Tout sur ce Français que 'personne' ne connaît (II)

Publié le par Françoise

T.M. : Vous avez cité votre premier entraîneur, Céline Duvérée. D'autres entraîneurs ont-ils particulièrement compté dans votre parcours ?

G.S. : Tous les entraîneurs que j'ai eus ont été importants, Ce n'est pas facile d'en donner un plus que les autres, parce que l'on peut difficilement mesurer l'importance qu'ils ont eue. C'est sûr que Céline a certainement façonné en grande partie le jeu que j'ai aujourd'hui, car elle m'a entraîné pendant six ans à un âge où l'on travaille beaucoup la technique. J'ai eu la chance, dans mon parcours fédéral, de me sentir bien avec tous les entraîneurs que j'ai eu. Il y a eu Dominique Poey qui a été très important au Pôle France de Poitiers. Même si je n'y suis resté qu'un an, ça a été le premier à m'avoir fait confiance, à trouver que j'avais du potentiel. Il s'est battu pour me faire rentrer à l'INSEP alors que je n'avais pas forcément le niveau. Pareil pour Luigi Borfiga, ensuite. J'étais loin des meilleurs de ma catégorie, lui aussi a insisté pour qu'on me garde au sein des structures fédérales. Puis, à Roland Garros, avec Alois Beust, c'est là où j'ai le plus progressé. J'avais 19 ans, j'ai gagné en un an à peu près 1 000 places au classement ATP (2). Malheureusement, cela s'est arrêté parce qu'il est parti ensuite entraîner à l'INSEP. J'ai enchaîné pendant deux ans avec Jérôme Potier qui m'a emmené dans les 50. Et maintenant, avec Thierry Tulasne, cela continue de se passer super bien.

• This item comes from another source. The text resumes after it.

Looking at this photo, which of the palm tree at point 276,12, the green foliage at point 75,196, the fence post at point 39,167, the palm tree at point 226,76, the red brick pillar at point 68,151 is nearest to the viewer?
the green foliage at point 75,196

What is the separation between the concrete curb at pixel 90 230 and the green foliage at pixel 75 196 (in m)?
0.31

T.M. : Il s'est passé quelque chose d'étonnant avec Thierry puisqu'une semaine après avoir commencé votre collaboration, début 2007 (3), vous avez « claqué » votre premier tournoi. Avec le recul, c'était une coïncidence ou un déclic ?

G.S. : C'était une période où je jouais bien mais où je manquais énormément de confiance. Je sortais d'une période où je n'avais pas gagné beaucoup de matches. Il fallait changer quelque chose. Donc, quelque part, c'est à la fois grâce à Thierry et grâce à Jérôme Potier et Rodolphe Gilbert, mes deux entraîneurs précédents. Ce n'est pas Thierry qui, en une semaine, m'a appris à faire des coups que je ne savais pas faire. Par contre, il a su me mettre en confiance. Le reste, c'est la petite magie du changement!

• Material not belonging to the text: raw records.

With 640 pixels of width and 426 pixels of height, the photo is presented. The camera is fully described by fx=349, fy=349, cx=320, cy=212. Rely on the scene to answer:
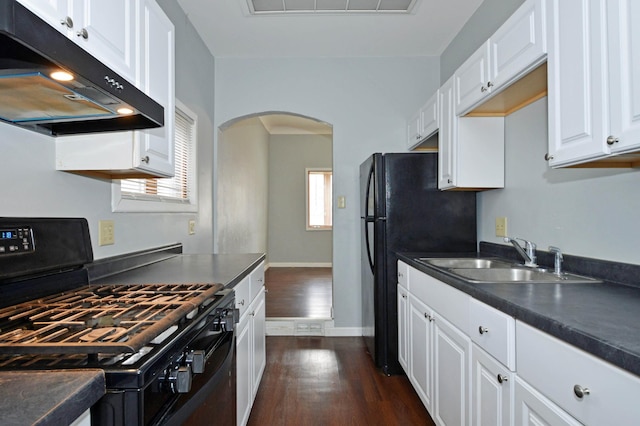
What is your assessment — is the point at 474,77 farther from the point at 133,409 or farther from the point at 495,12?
the point at 133,409

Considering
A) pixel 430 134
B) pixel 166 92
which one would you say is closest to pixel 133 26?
pixel 166 92

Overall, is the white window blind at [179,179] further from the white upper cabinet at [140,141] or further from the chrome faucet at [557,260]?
the chrome faucet at [557,260]

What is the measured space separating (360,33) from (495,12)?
3.47ft

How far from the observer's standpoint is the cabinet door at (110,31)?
1.03 meters

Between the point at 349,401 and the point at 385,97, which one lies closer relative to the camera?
the point at 349,401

T.M. Quelle relation avez-vous ensemble ?

G.S. Je ne suis pas un joueur très « chiant ». Je n'ai pas besoin de discuter des heures, je ne remets pas tout en question après chaque défaite. Lui arrive justement à sentir quand j'ai envie de parler ou quand j'ai besoin d'être seul. En ce sens, on a un très bon feeling. Il a une vraie capacité à me mettre en confiance, c'est d'ailleurs pour ça que j'avais demandé de venir m'entraîner avec lui ou plutôt de revenir, puisqu'il s'était déjà occupé un peu de moi aux côtés de Jérôme Potier. Il a un discours très positif et je sentais que cela pouvait me faire du bien. C'est ce qui m'avait paru important au moment où j'avais décidé de me séparer de Jérôme, qui m'avait énormément apporté sur le plan du jeu mais avec lequel c'était plus dur dans le relationnel. Du coup, j'avais l'impression de jouer très bien mais de ne pas toujours arriver en tournoi dans les bonnes conditions.

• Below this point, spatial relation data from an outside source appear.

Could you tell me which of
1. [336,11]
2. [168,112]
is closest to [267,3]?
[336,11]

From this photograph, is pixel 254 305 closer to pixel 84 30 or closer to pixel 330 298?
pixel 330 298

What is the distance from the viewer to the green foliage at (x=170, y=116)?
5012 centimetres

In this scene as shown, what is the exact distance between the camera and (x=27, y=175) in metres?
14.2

T.M. : Vous avez la réputation d'un joueur qui n'a pas toujours été très porté sur le travail. Est-ce vrai et si oui, cela a-t-il changé ?

G.S. : C'était vrai, mais je ne faisais pas « rien » non plus ! J'étais beaucoup plus passionné par les matches que par les entraînements donc je jouais beaucoup de matches, avec une intensité autre que celle d'un entraînement. Ce qui m'intéressait, c'était de jouer des points. Faire des gammes avec des plots de chaque côté du court pendant une demi-heure, ça n'était pas possible. J'étais un « matcheur » et on a souvent dit de moi : c'est un bagarreur, dommage qu'il n'en fasse pas plus à l'entraînement. Mais je progressais beaucoup plus grâce à mes matches. Ça m'a fait du tort pendant des années, à cette même période entre 16 et 18 ans où je rentrais en sport-études et où il fallait s'entraîner quatre heures par jour. C'était dur mais aujourd'hui c'est terminé. Personne ne dira que je suis un touriste à l'entraînement. Comme on dit, c'est la première impression qui compte, et cette étiquette qu'on m'a collée, j'ai eu du mal à la faire partir. Mais aujourd'hui, je m'entraîne autant en termes de quantité et d'intensité que n'importe quel autre joueur, c'est sûr et certain.

T.M. : De la même manière, on dit que vous ne travaillez pas beaucoup physiquement et que même vous ne faites rien du tout en période de tournoi ?

G.S. : C'est vrai que je n'aime pas toucher au physique pendant les tournois. Cela n'enlève rien à ma capacité à m'entraîner et à la somme de travail que j'ai fournie jusque-là. Des footings, je pense en avoir fait bien plus que la plupart des joueurs. Je cours depuis que je suis tout petit, j'ai même fait des cross et je pense être assez dur à prendre en course à pied. Si je suis aussi résistant sur le terrain, c'est aussi grâce à ça. Quand j'étais en sports-études, on mettait un gros accent sur le foncier avec, à l'époque, Nicolas Perrotte (4). J'ai donc fourni énormément de travail. Mais c'est vrai qu'en tournoi, je n'aime pas ça ! J'ai l'impression que cela nuit à mon tennis. C'est un choix, peut-être que j'ai raison, peut-être que j'ai tort, mais aujourd'hui, je commence à bien me connaître et je crois que ce qui me convient, c'est de relâcher en tournoi et travailler un maximum en dehors, notamment en hiver.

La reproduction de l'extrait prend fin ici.